::: SOURCE EXTRACT :::

The Rook operator will be notified when the StorageCluster resource is created and begin doing a lot of work. It takes a few minutes for the Rook operator to create a quorum of Ceph Monitors (MONs) and deploy a Ceph Manager (MGR). Then the Rook operator will create a Ceph Object Storage Daemon (OSD) for every storage device. In the example above we requested 6 NVMe and 30 HDD devices so we expect to have 36 OSD pods.

⚠️ See the section below about verifying your OSD count and what to do if you're missing OSD pods.

You can observe the Rook Operator's progress and logs with this command: oc logs -f -l app=rook-ceph-operator -n openshift-storage

The StorageCluster will report Status: Progressing until we create the StorageClass listed in the multiCloudGateway: section.

Create CephBlockPools

After the Rook Operator finishes creating the StorageCluster you can create CephBlockPools with a deviceClass: definition. The deviceClass: configuration will make sure the pools use either HDDs or SSDs/NVMEs to store data. And the targetSizeRatio: percentage is used to calculate an inital number of Placement Groups to avoid unnecessarily relocating data when the pool starts to fill up.

::: DATASET EXTRACT :::

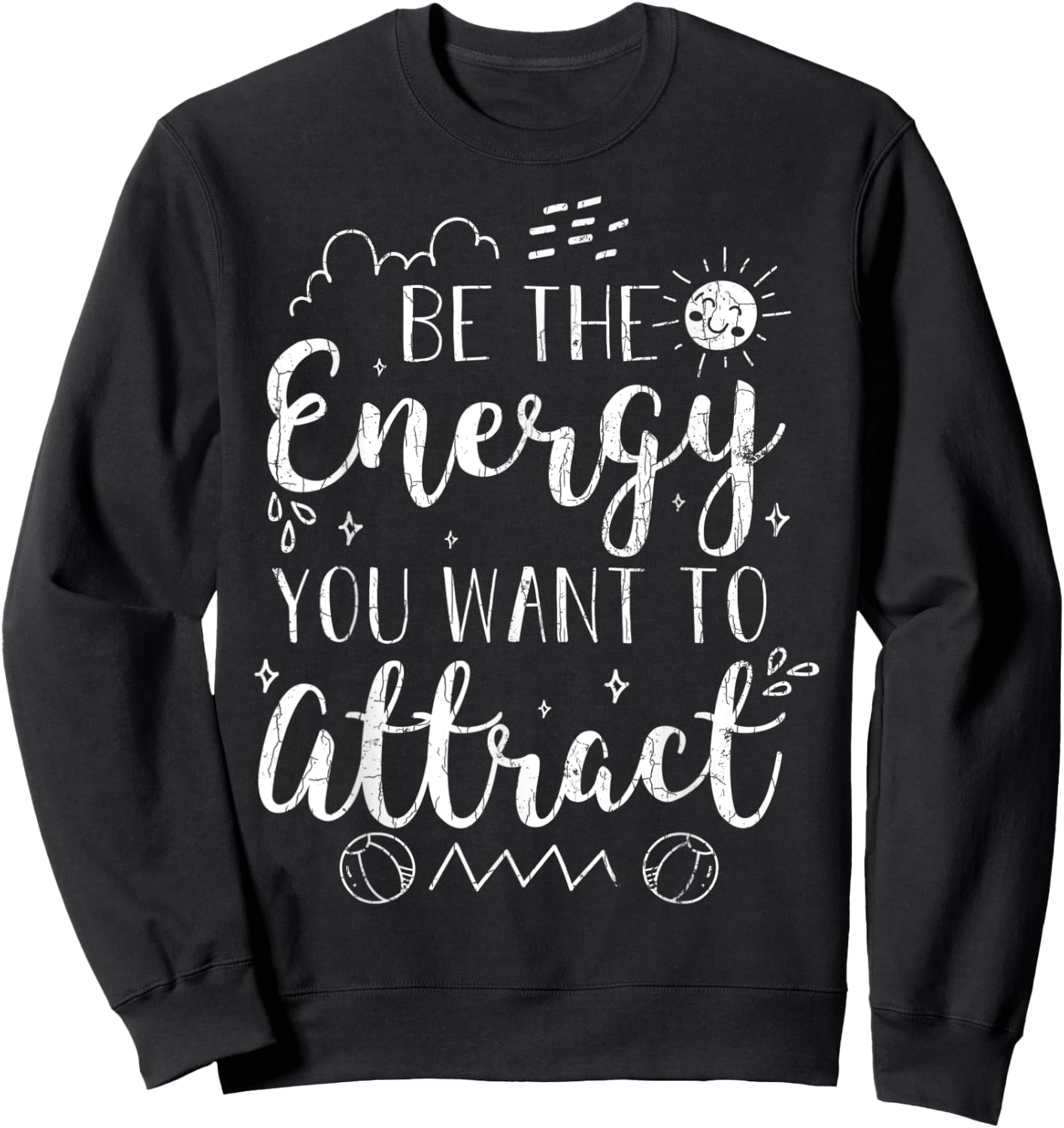 Be The Energy You Want To Attract Funny Motivational Graphic Sweatshirt - Sweatshirt | Black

:::

> **WORK TO COMPLETE**
Repeat the stretch of the Rook storage text from "The Rook operator will be" through "36 OSD pods.", substituting "disk" for "storage device".

> **YOUR SOLUTION**
The Rook operator will be notified when the StorageCluster resource is created and begin doing a lot of work. It takes a few minutes for the Rook operator to create a quorum of Ceph Monitors (MONs) and deploy a Ceph Manager (MGR). Then the Rook operator will create a Ceph Object Storage Daemon (OSD) for every disk. In the example above we requested 6 NVMe and 30 HDD devices so we expect to have 36 OSD pods.